Former United States First Lady Melania Trump’s latest NFT drop “Man on the Moon” has been met with pushback as it appears to be in violation of the National Aeronautics and Space Administration’s (NASA) merchandising regulations. The limited edition collectible was released on Wednesday, one day before the 54th anniversary of the Apollo 11 mission, and features a July 21, 1969 image of astronaut Buzz Aldrin on the moon. The image was captured by fellow astronaut Neil Armstrong who is seen as a reflection in Aldrin’s visor.
The $75 collectible places the iconic image in a silver frame with a textured surface that appears to be inspired by the moon’s surface. The bottom of the frame sports a three-dimensional model of the moon while the back features the disembodied text “One small step for man, one giant leap for mankind”. It also includes an embedded audio file that will be “unlocked” upon purchase.
— MELANIA TRUMP (@MELANIATRUMP) July 20, 2023
NASA’s Regulations on Merchandising Requests and Media Usage Guidelines strictly prohibit the use of its intellectual property in NFT. While images that are produced by the agency and in the public domain – like the Buzz Aldrin image – can be used freely, NASA reserves the right to approve or deny requests for their use on merchandise. The regulations state that the agency “does not wish for its images to be used in connection with NFTs” and is “not approving any merchandising applications” related to NFTs.
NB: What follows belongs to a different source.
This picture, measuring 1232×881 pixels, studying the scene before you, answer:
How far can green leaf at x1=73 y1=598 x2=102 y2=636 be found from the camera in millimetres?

The drop was done in partnership with USA Memorabilia, the “premiere NFT platform featuring United States memorabilia”. It appears that the former first lady and the NFT platform did not consult with the federal agency, hence the conflict.
The drop has sparked conversation online as members of the NFT and crypto community wait to see how the agency will respond. It is unclear if NASA will take legal action against Trump. A NASA attorney is reported to have previously told The Los Angeles Times that while the agency can send cease-and-desist letters to merchants who overstep its guidelines, it prefers less confrontational means including informal conversations.
Melania Trump, like her husband former US President Donald Trump, has been an active participant in the NFT space in recent weeks. Last month the former first lady debuted a line of collectibles commemorating pivotal moments in American history with a collection titled the “1776 Collection”.